Scene geometry questions
◆ ◆ ◆ ◆ ◆ ◆ ◆

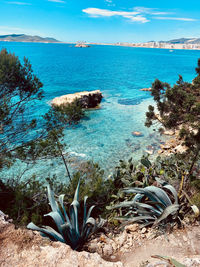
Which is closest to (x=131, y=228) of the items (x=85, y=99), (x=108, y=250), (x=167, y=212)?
(x=108, y=250)

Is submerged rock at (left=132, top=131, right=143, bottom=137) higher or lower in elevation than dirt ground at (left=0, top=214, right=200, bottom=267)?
lower

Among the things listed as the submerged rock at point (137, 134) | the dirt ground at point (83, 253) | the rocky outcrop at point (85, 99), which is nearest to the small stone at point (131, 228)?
the dirt ground at point (83, 253)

◆ ◆ ◆ ◆ ◆ ◆ ◆

Reproduce the records above word for word, leaving out the pictures.

• Right answer
Which is closest to (x=131, y=228) of the items (x=85, y=99), (x=108, y=250), (x=167, y=212)?
(x=108, y=250)

Is submerged rock at (left=132, top=131, right=143, bottom=137) higher or lower in elevation than dirt ground at (left=0, top=214, right=200, bottom=267)?
lower

Among the things listed as the submerged rock at point (137, 134) | the dirt ground at point (83, 253) | the rocky outcrop at point (85, 99), which is nearest to the small stone at point (131, 228)?
the dirt ground at point (83, 253)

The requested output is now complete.